Chuck looked scared and pissed, while Greg looked scared and tired. I looked at Anne, and saw uncertainty and even a little fear on her face. It hurt to think that I had lost the closeness that had grown between us. That she no longer had faith in me.

“I’m not one of them, I’m worm free.” I sounded much clearer, nearly normal.

Chuck’s voice was high and fast, panicked. “Bullshit! You should be dead, but you’re just sitting there talking like nothing happened. That’s all the proof we need.”

“It’s true that bags aren’t affected by shots to the chest, but think about that. They aren’t affected at all. They don’t fall down and nearly die. They just run you down and pull your head off. I was down for, what, ten minutes?”

“Shit, not even ten seconds. More like five.” The gun was still pointed at my face. “Even you’re not one of them, you still aren’t one of us. You’re not human.”

“I already told you that, remember? I’m older than I look and all that stuff?”

“Dude, that was just crazy talk. This is real.”
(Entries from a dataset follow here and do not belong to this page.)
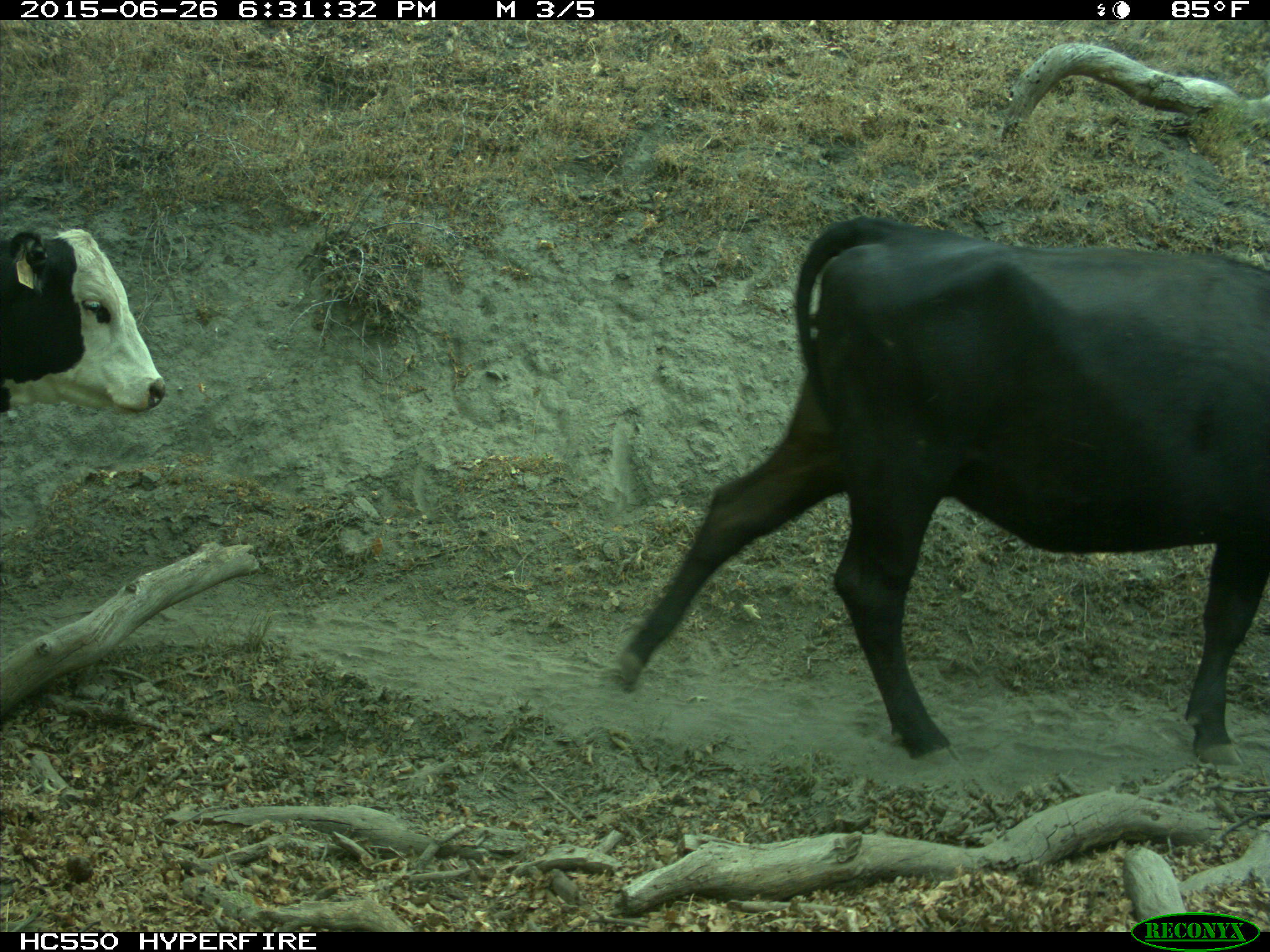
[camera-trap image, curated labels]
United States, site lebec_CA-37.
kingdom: Animalia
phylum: Chordata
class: Mammalia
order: Artiodactyla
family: Bovidae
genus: Bos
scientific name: Bos taurus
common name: domestic cow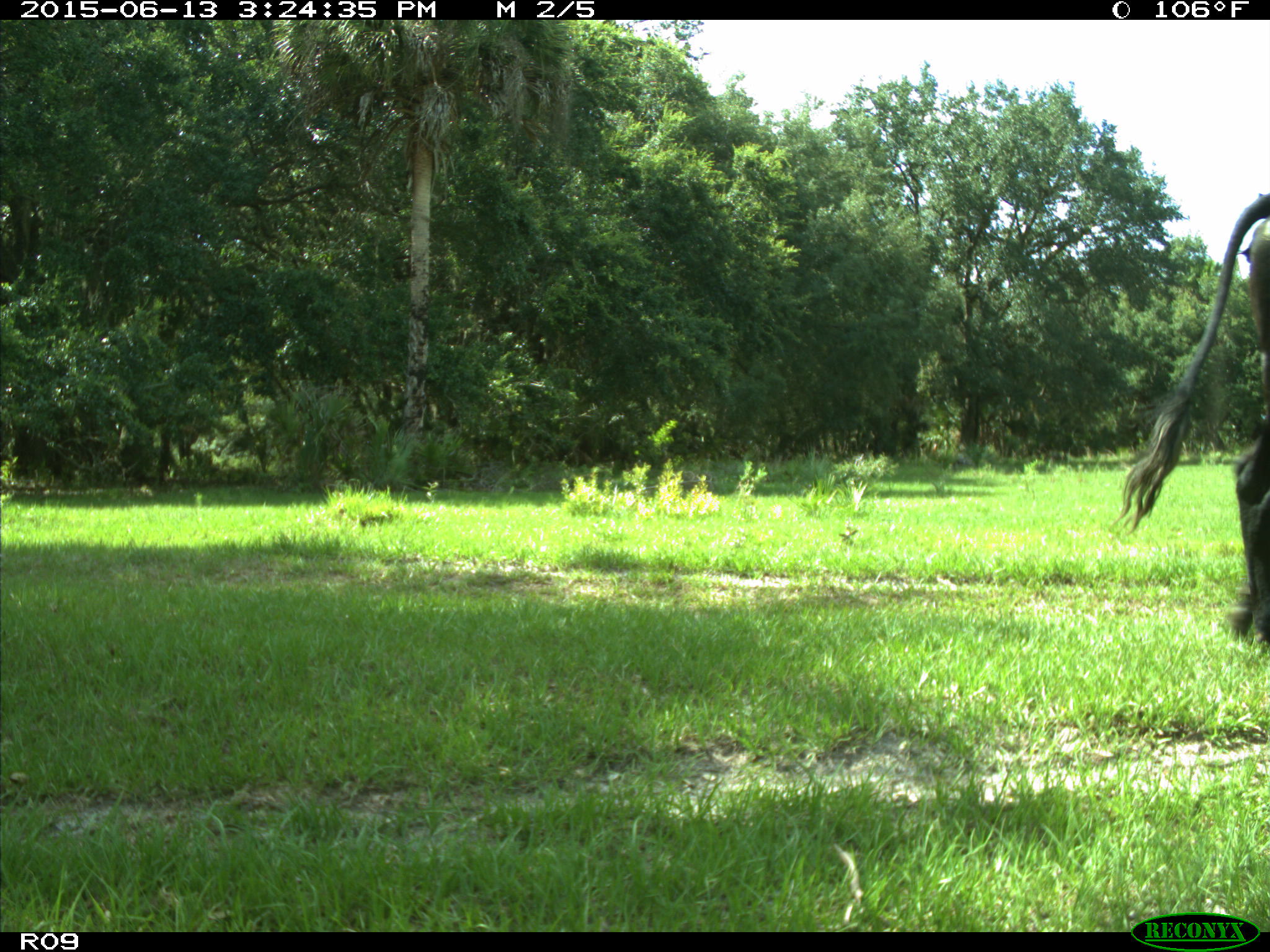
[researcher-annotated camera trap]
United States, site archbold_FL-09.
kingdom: Animalia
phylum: Chordata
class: Mammalia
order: Artiodactyla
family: Bovidae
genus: Bos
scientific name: Bos taurus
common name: domestic cow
While all of this was going on, Anne must have come to her own conclusion about me. She slipped under my arm and helped me to my feet.

Her voice rang with scorn and authority, loud and sharp in the small space of the kitchen. “Shut up and point that thing somewhere else, Chuck.” He backed up a step and the barrel of his gun wavered. “This whole town is about to host an involuntary blood drive. Now isn’t the time to be killing off your own people.”

“Fine.” He put the gun away, but he didn’t relax. “Just remember that it’s on you if he turns on us.”

I stepped away from Anne, wobbly but gravity defiant. “I’m going to wash off all this blood and pack up. You guys decide if you want to trust us or not. Oh, and somebody should probably grab that rifle and see to Mazie. I don’t expect she’ll be in a very understanding mood when she wakes up.”

I tried not to let on how much I hurt and how weak I was as I turned and walked carefully out of the kitchen.